From the text about the Columbia River and Fort Clatsop, extract the stretch from "There are also" through "made to co-exist.".

(TEXT PASSAGE):
Content starts
The site served as a plutonium production complex with nine nuclear reactors and related facilities. Most of the facilities were shut down in the 1960s. The site is currently under control of the Department of Energy, and is a Superfund site. The Superfund cleanup is expected to be completed in 2030.

There are also many more major problems with the Columbia, from raw sewage dumpage, to hundreds of tons of slag dumped daily. Because of the pollution problems, some people believe that the future health of the Columbia River does not look good. However, newspapers such as The Oregonian are calling attention to the problems of rivers, and there is hope that humans, industries, flora, fauna and safe water can be made to co-exist.

Fort Clatsop
Fort Clatsop

Fort Clatsop was the encampment of the Lewis and Clark Expedition in the Oregon Country near the mouth of the Columbia River during the winter of 1805-1806. Located along the Lewis and Clark River at the north end of the Clatsop Plains approximately 5 mi (8 km) southwest of Astoria, Oregon, the fort was the last encampment of the Corps of Discovery before embarking on their return trip east to St. Louis. The site is now protected as part of Lewis

and Clark National and State Historical Parks.

History

The fort was named after the local Clatsop tribe of Native Americans. The Corps of Discovery moved into the fort on December 25, 1805. The original stockade was a small cramped wooden structure, more of a barracks than a defensible structure. By their own accounts, the Corps members were

largely miserable during the damp cold winter on the Pacific Coast. Whereas the previous winter on the Great Plains they spent a great amount of time interacting with the local Native Americans, at Fort Clatsop their interaction with the local Clatsop was not social and was limited mostly to small-scale trading. The fort was opened to trading only 24 days during the entire winter.
Content ends
(EXTRACTED ENTRIES):
Content starts
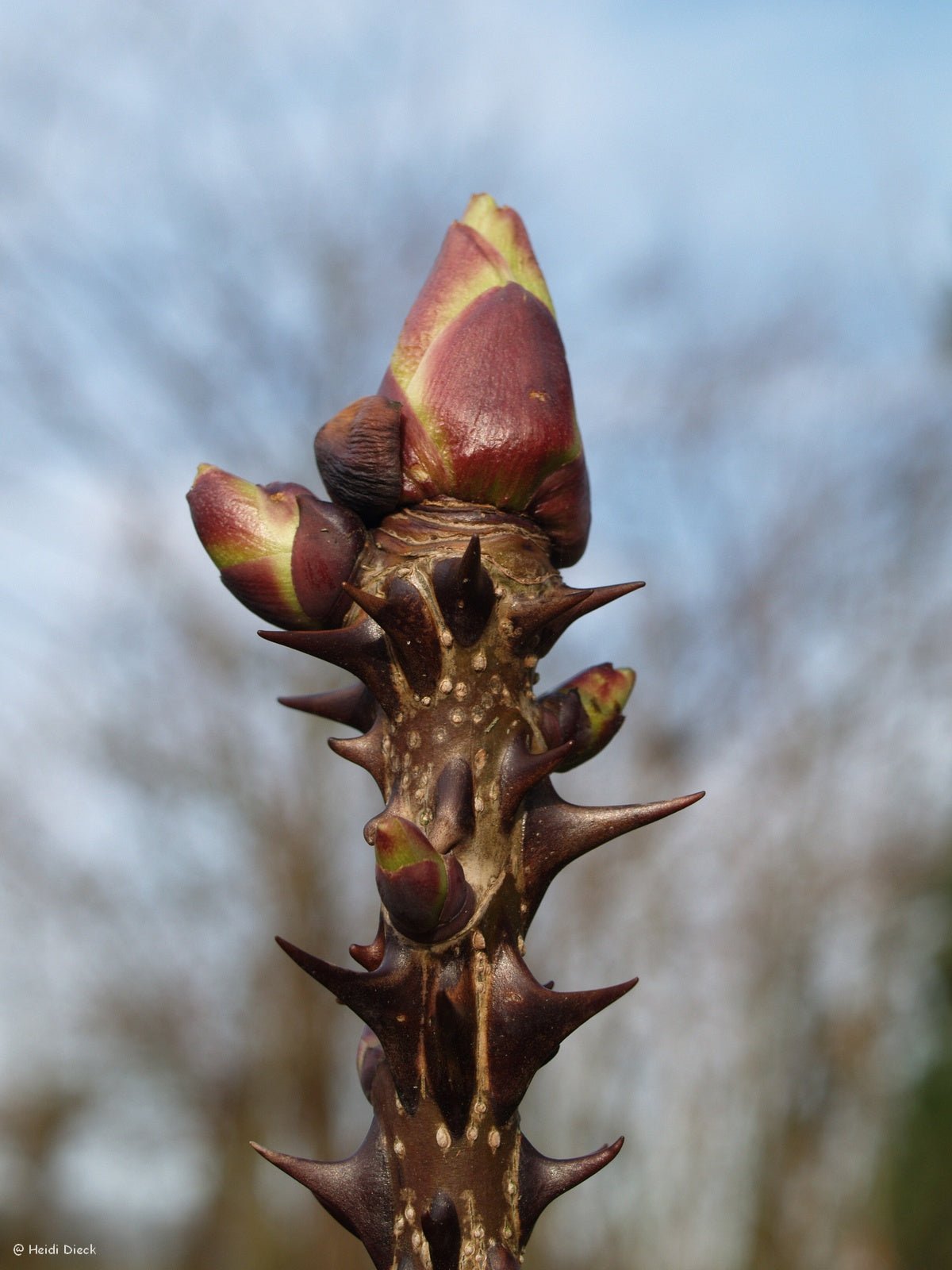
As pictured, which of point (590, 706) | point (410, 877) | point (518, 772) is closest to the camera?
point (410, 877)

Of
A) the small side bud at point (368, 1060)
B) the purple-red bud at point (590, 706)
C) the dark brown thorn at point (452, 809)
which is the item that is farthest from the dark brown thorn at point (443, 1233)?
the purple-red bud at point (590, 706)

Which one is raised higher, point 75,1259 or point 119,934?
point 119,934

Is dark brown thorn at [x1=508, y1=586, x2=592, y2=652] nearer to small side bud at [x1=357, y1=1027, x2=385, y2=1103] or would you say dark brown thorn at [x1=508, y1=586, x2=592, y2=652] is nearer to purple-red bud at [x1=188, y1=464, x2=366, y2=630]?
purple-red bud at [x1=188, y1=464, x2=366, y2=630]

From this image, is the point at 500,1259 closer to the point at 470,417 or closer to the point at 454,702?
the point at 454,702

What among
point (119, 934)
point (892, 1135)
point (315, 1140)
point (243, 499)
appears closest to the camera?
point (243, 499)

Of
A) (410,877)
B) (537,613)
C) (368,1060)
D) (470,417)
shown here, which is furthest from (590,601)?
(368,1060)

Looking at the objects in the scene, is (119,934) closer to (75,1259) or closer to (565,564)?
(75,1259)

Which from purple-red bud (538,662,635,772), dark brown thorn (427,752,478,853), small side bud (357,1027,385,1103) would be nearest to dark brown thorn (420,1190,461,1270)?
small side bud (357,1027,385,1103)

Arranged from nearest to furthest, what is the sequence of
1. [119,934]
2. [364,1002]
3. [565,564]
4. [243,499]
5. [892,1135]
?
[364,1002]
[243,499]
[565,564]
[892,1135]
[119,934]

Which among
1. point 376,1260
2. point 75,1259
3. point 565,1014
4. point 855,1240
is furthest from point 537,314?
point 75,1259
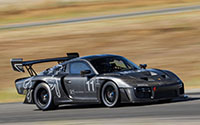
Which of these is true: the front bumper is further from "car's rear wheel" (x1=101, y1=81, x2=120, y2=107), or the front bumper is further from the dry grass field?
the dry grass field

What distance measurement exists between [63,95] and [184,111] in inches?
122

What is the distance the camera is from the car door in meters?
10.5

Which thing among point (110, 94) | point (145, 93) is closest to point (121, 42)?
point (110, 94)

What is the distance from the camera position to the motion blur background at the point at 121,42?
1933 centimetres

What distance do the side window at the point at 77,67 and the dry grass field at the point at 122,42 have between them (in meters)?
6.01

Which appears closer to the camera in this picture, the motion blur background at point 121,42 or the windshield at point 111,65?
the windshield at point 111,65

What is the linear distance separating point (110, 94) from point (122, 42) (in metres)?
13.3

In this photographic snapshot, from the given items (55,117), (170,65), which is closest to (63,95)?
(55,117)

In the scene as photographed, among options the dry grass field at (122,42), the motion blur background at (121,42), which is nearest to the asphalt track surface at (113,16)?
the motion blur background at (121,42)

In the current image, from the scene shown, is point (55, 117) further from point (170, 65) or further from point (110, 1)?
point (110, 1)

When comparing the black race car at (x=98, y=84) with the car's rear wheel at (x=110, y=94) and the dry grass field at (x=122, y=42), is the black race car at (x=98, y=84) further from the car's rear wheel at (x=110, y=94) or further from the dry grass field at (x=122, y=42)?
the dry grass field at (x=122, y=42)

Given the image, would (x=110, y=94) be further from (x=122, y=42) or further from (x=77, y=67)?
(x=122, y=42)

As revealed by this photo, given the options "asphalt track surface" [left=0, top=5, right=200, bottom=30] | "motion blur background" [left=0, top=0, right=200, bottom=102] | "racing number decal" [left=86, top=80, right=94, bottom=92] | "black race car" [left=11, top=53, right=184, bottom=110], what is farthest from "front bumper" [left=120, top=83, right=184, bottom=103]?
"asphalt track surface" [left=0, top=5, right=200, bottom=30]

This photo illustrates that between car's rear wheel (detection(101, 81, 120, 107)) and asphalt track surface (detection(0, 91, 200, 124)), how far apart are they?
0.46 feet
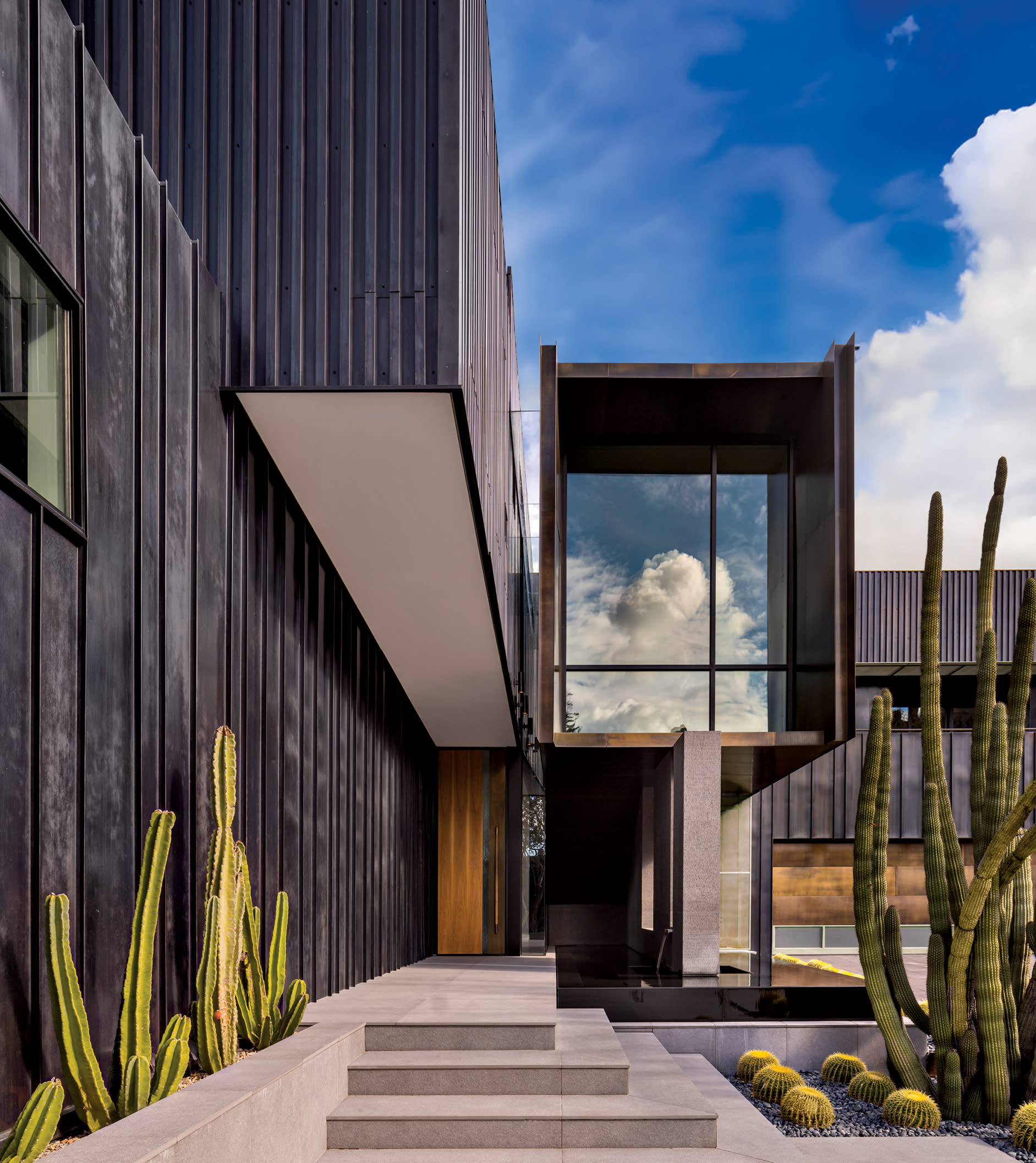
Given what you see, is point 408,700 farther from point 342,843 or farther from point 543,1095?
point 543,1095

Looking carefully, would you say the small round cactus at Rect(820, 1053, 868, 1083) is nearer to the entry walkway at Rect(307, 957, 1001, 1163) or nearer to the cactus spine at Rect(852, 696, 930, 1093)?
the cactus spine at Rect(852, 696, 930, 1093)

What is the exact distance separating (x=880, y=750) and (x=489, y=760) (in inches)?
288

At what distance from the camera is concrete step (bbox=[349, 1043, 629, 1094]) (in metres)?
4.98

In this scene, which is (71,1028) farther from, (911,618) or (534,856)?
(911,618)

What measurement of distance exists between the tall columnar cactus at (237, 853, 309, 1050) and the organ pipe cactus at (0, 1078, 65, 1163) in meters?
1.50

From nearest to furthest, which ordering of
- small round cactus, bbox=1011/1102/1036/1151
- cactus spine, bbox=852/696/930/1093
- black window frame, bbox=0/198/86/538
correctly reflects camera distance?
1. black window frame, bbox=0/198/86/538
2. small round cactus, bbox=1011/1102/1036/1151
3. cactus spine, bbox=852/696/930/1093

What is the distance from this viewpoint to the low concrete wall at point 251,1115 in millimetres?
2832

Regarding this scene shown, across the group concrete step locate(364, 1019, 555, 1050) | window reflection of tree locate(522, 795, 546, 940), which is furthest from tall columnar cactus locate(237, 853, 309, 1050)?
window reflection of tree locate(522, 795, 546, 940)

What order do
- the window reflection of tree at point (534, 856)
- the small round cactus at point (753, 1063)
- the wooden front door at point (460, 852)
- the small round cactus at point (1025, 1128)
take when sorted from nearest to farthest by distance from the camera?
the small round cactus at point (1025, 1128) < the small round cactus at point (753, 1063) < the wooden front door at point (460, 852) < the window reflection of tree at point (534, 856)

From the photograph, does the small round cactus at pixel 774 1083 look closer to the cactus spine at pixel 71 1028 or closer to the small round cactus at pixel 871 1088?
the small round cactus at pixel 871 1088

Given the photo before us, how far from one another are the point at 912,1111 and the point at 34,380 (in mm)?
6053

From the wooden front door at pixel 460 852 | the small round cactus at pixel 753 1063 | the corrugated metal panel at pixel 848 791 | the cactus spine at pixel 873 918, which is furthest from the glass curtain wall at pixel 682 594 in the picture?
the corrugated metal panel at pixel 848 791

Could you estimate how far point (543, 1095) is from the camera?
5.01 m

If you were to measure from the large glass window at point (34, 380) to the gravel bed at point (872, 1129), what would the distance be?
4893mm
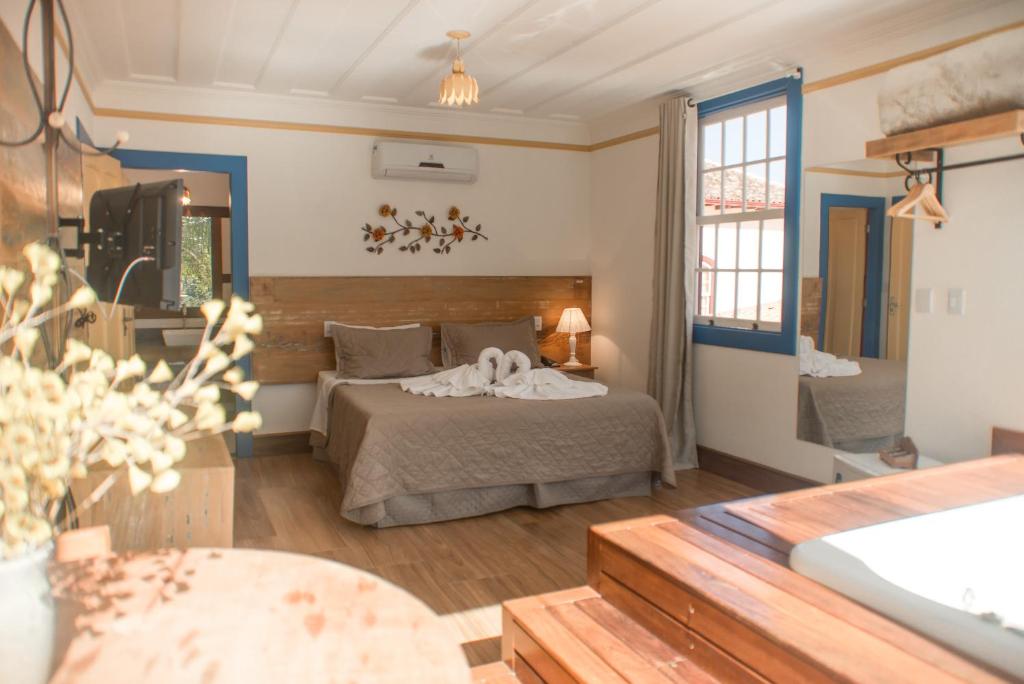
Content ends
(FINISHED TASK):
There are also many more major problems with the Columbia, from raw sewage dumpage, to hundreds of tons of slag dumped daily. Because of the pollution problems, some people believe that the future health of the Columbia River does not look good. However, newspapers such as The Oregonian are calling attention to the problems of rivers, and there is hope that humans, industries, flora, fauna and safe water can be made to co-exist.